The electronic pseudogap in optimally doped NCCO

TL;DR

This paper investigates the impact of antiferromagnetic correlations on the electronic structure of optimally doped NCCO, revealing a pseudogap and dispersive features similar to BSCCO, with differences in spectral details.

Contribution

It applies a three-band Emery model to NCCO, highlighting the role of oxygen-oxygen hopping and paramagnon energies in explaining ARPES spectra.

Findings

NCCO exhibits a pseudogap in both nodal and antinodal directions.

Dispersive features in NCCO resemble the BSCCO hump.

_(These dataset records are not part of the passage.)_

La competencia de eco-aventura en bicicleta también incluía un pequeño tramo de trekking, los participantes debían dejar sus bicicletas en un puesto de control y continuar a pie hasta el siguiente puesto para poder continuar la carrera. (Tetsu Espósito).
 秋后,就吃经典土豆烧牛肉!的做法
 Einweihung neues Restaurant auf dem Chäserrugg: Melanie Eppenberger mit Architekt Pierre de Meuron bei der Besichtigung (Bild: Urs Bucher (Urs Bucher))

Oxygen-oxygen hopping is crucial for matching experimental spectra.

Abstract

We study the effect of antiferromagnetic correlations in the three-band Emery model, in comparison with the experimental angle-resolved photoemission (ARPES) spectra in optimally doped NCCO. The same calculation, formerly used to describe BSCCO, is relevant here, but in contrast to BSCCO, where quantum paramagnon fluctuations are important, the characteristic energy of the dispersive paramagnons in NCCO is of the order of Tc. The wide dispersing features of the single-electron spectrum in NCCO are analogous to the BSCCO hump. The Fermi surface is pseudogapped in both the nodal and antinodal directions, although the detailed features differ, being dominated by loss of intensity in the nodal direction, and loss of coherence in the antinodal one. Direct oxygen-oxygen hopping is important in NCCO as well as in BSCCO, in order to obtain overall agreement with the measured ARPES spectra.